> [DOCUMENT SEGMENT]:
— Begin —

The indication on the top of the sprinkler will allow all of the sprinklers used in a particular irrigation zone which all run at the same time at approximately the same pressure to be correctly set relative to each other. While the exact numbers as indicated will vary as the square root of the pressure from that of the sprinkler's design normal pressure. However, these differences are small unless pressure is greatly different from design and the sprinklers will all be performing relative to each other for that irrigation zone where they are all turned on and off together.

Different scales can even be provided for high pressure or low pressure sprinklers.

Likewise, the installer can set sprinklers operating in groups relative to each other for the same precipitation (matched precipitation) which is what is most important and sprinklers whose range must be shortened will then flow the correct amount of water without having to change nozzles.

Other features and advantages of the present invention will become apparent from the following description of the invention which refers to the accompanying drawings.

BRIEF DESCRIPTION OF THE DRAWING(S)

— End —

> [WORK REQUIRED]: Carry on the sprinkler passage from its last line, keeping its style.

> [RECORDED DATA]:
— Begin —

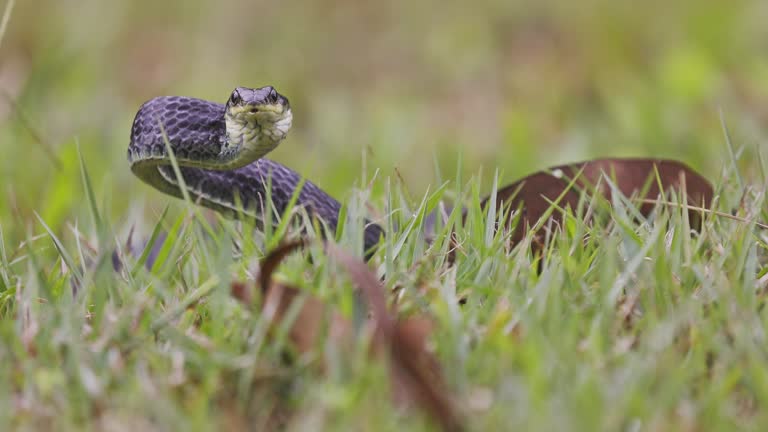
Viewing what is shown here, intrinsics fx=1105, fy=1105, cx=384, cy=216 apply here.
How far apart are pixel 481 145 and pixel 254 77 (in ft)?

— End —

> [TASK ANSWER]:
FIG. 1 is a cross-sectional side elevation view of a rotatable sprinkler nozzle assembly, with the nozzle housing assembly mounted on a partially sectioned riser assembly showing the rotatable nozzle assembly drive shaft arrangement and the significant components of the arc set, nozzle flow control, precipitation rate setting and nozzle range adjustment mechanism. The nozzle flow throttling member is shown in the full open position.

FIG. 2 is a top view of the nozzle assembly housing of FIG. 1 showing the location of the adjustments and flow rate, precipitation rate, arc set angle and range indicators.

FIG. 3 is a side elevation view of the nozzle housing assembly showing the adjustable flow area nozzle in place.

FIG. 4 shows the nozzle assembly of FIG. 1 with the nozzle flow throttling member shown in the full throttle position for the nozzle stream tube angle as shown.

FIG. 5 is a top view of a modified nozzle assembly having a different flow adjustment and indicator layout from that of FIG. 2.

FIG. 6 shows the nozzle housing assembly of FIG. 4 with the range control screw turned full down to cause the nozzle tube to be rocked and further throttling the nozzle throat flow for the now reduced area of coverage.

FIG. 7A is a top view of the nozzle throat throttling member.

FIG. 7B is an end elevation of the throttling member.

FIG. 8 is a top view of a further modification of the nozzle adjustment and indicting mechanisms.

DETAILED DESCRIPTION OF EMBODIMENTS OF THE INVENTION

Referring to FIG. 1, a rotatable sprinkler nozzle assembly 1 is shown mounted on a cylindrical riser assembly 2 which includes a suitable rotary drive mechanism (not shown) for driving sprinkler nozzle assembly 1.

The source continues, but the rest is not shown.